━━━━━ Фрагмент документа ━━━━━

Это Россия европейская, свободная, культурная, успешная, боевитая, законопослушная, богатая, рыцарственная, помнящая о белогвардейском прошлом и открытая будущему. Всё, что Аксенов ненавидел, всё, что проходило по разряду Смердящей Дамы, осталось в России советской: там – Юф Смеллдищев, шестидесятник, уступивший «таинственной страсти» к предательству (в этом романе его зовут Марлен Кузенков). Там – узколобое начальство, дряблые Первые Лица, националисты, у которых даже встает в бане известно что во время разговора о расовой чистоте; там – мерзлые автобусы, кликуши, спекулянты, стукачи, конформисты вроде Гангута, в котором угадывается Евтушенко-Гангнус; все худшее, зловонное, агрессивное отдано Советскому Союзу, а России – уцелевшей на острове Крым – оставлены элегантные старики, интеллектуальные супермены и длинноногие красавицы княжеских родов. Правда, с Андреем Арсеньевичем Лучниковым – главным героем и как бы протагонистом – отношения у Аксенова сложные, поскольку супермены у него (он еще называл их байронитами) обычно одержимы чувством вины за то, что все у них так хорошо получается. Да и нельзя, по Аксенову, быть хорошим человеком и не чувствовать себя виноватым перед теми, у кого нет твоих способностей и возможностей.
Борьбой с этим комплексом и стал «Остров Крым»: этим текстом Аксенов перерезал пуповину, связывающую его с Родиной. Это роман прощальный, предотъездный, после такого романа жить в Советской России – да и просто в России – было нельзя. Ведь о чем книга? «Остров Крым» – сюжетная метафора, история о том, как интеллигенция вследствие вечной вины перед народом пробует с ним слиться во имя Общей Судьбы. А общей судьбы не бывает – по крайней мере в данных исторических обстоятельствах. Слияние приведет к поглощению. Россия съест остров Крым, и спасутся лишь вечные беглецы, те, кому удается пересекать любые границы. Советское чревато нацистским. Чревато в самом прямом смысле – беременно. Попытка стать единой нацией приведет лишь к тому, что интеллигенция перестанет существовать. Автор этих строк сформулировал после присоединения Крыма: «Воздух солон. Жребий предначертан. Сказаны последние слова. Статус полуострова исчерпан. Выживают только острова». И первая после эмиграции книга рассказов Аксенова так и называлась – «Право на остров».

━━━━━ Материал ━━━━━

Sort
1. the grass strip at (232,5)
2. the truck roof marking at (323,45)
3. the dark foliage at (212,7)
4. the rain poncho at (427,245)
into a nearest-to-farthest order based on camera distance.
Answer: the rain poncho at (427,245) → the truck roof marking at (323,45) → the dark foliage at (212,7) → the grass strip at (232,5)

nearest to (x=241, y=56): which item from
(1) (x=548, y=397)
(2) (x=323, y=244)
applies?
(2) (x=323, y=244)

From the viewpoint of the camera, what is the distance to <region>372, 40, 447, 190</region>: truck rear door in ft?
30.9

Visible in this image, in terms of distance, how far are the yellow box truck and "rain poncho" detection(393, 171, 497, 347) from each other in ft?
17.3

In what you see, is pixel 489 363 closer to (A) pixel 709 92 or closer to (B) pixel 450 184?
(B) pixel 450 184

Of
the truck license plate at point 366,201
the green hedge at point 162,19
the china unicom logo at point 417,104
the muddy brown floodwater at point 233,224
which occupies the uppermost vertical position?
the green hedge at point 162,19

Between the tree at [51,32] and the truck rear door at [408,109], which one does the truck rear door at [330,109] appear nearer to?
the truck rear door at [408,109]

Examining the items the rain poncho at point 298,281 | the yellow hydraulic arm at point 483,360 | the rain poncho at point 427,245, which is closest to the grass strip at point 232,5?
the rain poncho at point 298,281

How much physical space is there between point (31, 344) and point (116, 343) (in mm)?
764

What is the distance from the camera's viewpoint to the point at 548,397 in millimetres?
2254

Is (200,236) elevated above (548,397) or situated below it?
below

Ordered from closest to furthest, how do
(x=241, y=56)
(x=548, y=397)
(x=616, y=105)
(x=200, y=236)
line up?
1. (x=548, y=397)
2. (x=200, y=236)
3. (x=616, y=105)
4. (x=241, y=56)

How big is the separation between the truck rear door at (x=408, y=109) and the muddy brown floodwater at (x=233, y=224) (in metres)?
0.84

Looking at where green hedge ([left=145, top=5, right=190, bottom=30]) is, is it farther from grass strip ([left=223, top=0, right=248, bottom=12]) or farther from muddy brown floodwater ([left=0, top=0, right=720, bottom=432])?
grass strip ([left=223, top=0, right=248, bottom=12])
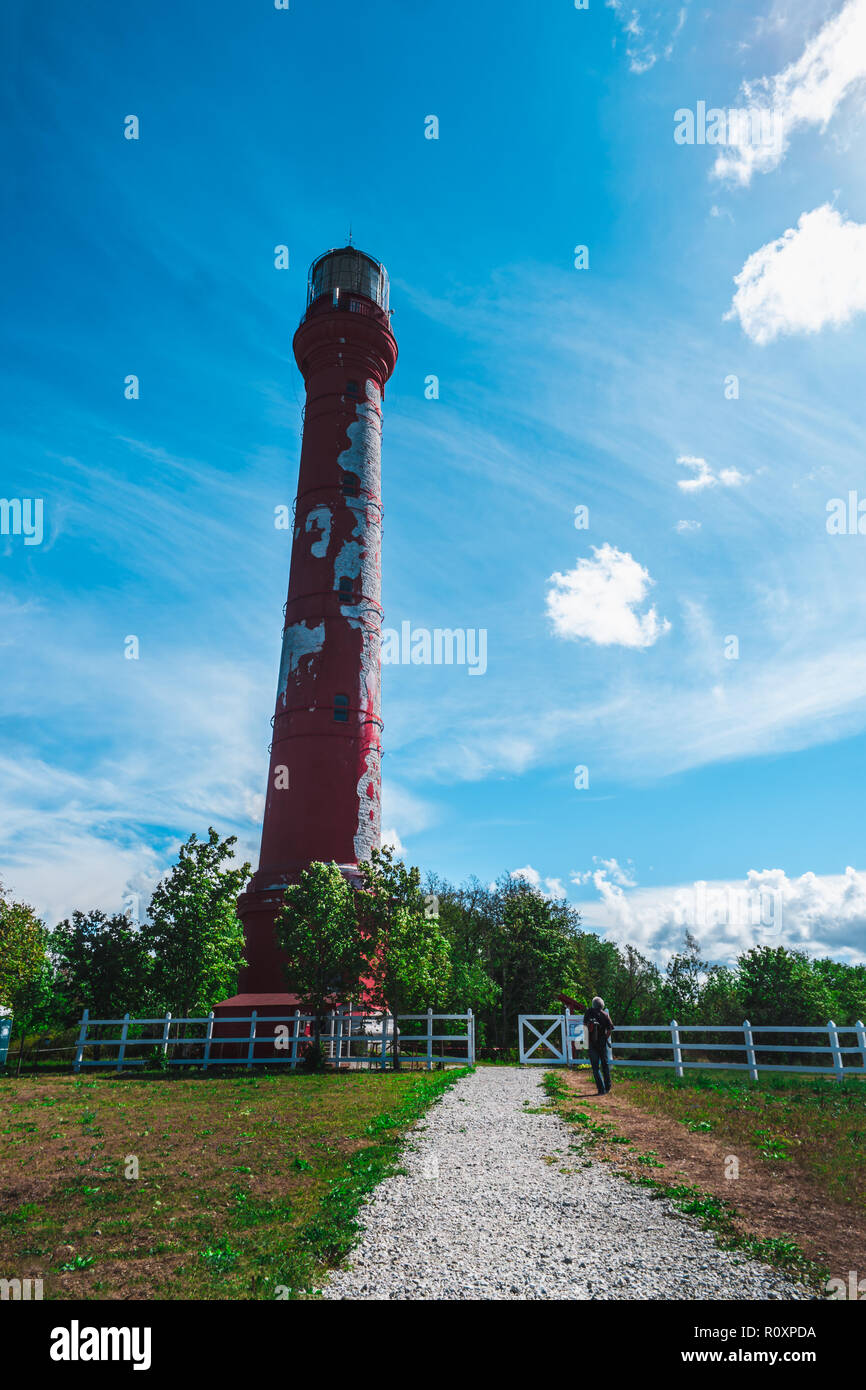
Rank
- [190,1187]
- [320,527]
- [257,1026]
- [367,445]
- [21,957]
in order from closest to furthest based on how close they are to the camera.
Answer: [190,1187], [257,1026], [320,527], [367,445], [21,957]

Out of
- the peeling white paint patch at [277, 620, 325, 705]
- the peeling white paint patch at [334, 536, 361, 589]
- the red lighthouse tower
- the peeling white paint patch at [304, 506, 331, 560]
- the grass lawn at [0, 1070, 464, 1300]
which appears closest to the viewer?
the grass lawn at [0, 1070, 464, 1300]

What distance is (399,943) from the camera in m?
23.4

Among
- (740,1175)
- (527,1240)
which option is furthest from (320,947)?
(527,1240)

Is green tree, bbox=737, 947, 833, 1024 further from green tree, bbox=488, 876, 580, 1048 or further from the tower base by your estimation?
the tower base

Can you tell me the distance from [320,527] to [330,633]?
5152 millimetres

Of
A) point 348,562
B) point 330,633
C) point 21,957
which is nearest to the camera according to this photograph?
point 330,633

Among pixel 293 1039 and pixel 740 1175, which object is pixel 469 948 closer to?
pixel 293 1039

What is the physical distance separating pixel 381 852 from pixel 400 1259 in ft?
68.0

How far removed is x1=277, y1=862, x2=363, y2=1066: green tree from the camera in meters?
23.2

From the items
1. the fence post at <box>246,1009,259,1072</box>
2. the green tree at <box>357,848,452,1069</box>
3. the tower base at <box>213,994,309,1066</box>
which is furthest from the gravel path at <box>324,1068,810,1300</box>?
the tower base at <box>213,994,309,1066</box>

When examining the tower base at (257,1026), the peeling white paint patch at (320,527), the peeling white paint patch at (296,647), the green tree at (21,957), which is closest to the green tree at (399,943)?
the tower base at (257,1026)

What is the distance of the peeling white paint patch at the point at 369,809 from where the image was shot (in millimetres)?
29281

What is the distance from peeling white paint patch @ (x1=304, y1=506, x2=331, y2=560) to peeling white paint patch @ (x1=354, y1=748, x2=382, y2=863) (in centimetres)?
912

━━━━━

(Условие задания): Продолжите фрагмент о романе Аксенова «Остров Крым», начиная сразу после его последней фразы.

(Ответ к заданию):
Интересно, что после перестройки он был в числе тех, кто дольше всех упорствовал в недоверии. Отчасти причиной тому была «крокодильская» перепечатка фрагментов его американской книги «В поисках грустного бэби», того фрагмента, где он радовался, что «могущественная Америка» возглавляет мировое движение к свободе, к эмансипации от данностей, к формированию нового человека. Строго говоря, Аксенов первым заметил, что Америка в своем стремительном развитии становится антропологически другой – как те трехлетние дети, которые входят в ассоциацию «Mensa», потому что их IQ зашкаливает за 160. И он, конечно, с самого начала был образцовым русским писателем и столь же образцовым американским гражданином: быстрым, разносторонним, законопослушным, внутренне свободным и глубоко религиозным, то есть каждую секунду ощущающим, что здесь не все кончается. Его любовь к Штатам – ставшая очевидной еще после вполне советских путевых заметок «Круглые сутки non-stop» – вызывала здесь откровенную враждебность, причем не только у начальства. Интеллигенция, отлично помню это, тоже не прощала зрелому Аксенову авангардистских штучек и сексуальной озабоченности. Откровенность «Ожога» возмущала даже тех, кому вполне пуританской казалась «Лолита», а уж групповой секс в «Острове Крым» казался советскому читателю, хоть бы и диссиденту, избыточной жеребятиной. Читателю и в голову не приходило, что Аксенов сам не в восторге от Лучникова, что суперменство Аксенову так же чуждо, как, скажем, Набокову глубоко противны Горн и Ван Вин, столь же ненасытные, густоволосатые, спортивные. Все симпатии Аксенова и Набокова всегда были не с байронитами, а с неудачниками, подростками, угловатыми красавицами вроде аксеновской Цапли из лучшей его пьесы.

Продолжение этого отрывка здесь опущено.